Saved data entries

[Start of Attachment]

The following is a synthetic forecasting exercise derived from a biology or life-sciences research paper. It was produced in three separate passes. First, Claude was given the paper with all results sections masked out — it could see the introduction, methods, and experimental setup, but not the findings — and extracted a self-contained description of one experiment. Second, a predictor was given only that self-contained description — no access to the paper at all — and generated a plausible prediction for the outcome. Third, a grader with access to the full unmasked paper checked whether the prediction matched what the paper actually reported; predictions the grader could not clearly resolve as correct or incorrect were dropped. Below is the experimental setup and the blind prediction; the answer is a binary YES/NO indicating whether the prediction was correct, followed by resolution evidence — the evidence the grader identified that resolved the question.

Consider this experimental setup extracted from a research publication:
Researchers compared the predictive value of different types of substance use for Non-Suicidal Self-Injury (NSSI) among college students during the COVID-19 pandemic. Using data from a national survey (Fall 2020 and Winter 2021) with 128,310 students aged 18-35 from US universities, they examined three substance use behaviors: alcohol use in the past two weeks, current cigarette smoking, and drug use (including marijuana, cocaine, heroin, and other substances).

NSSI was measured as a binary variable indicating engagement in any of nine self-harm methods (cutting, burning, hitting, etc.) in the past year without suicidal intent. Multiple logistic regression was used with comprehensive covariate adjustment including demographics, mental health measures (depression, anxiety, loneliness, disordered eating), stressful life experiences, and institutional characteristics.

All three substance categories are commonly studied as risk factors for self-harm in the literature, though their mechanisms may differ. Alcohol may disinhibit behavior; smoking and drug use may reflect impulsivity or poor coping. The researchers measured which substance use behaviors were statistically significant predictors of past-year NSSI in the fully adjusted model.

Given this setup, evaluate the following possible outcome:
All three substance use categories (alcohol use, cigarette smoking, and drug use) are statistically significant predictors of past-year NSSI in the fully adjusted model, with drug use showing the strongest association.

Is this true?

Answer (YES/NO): NO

[End of Attachment]

** REQUIRED ACTION **
Based on the records above, how many lines hold the string "this"? Answer with the number by itself.

** EXERCISE OUTPUT **
3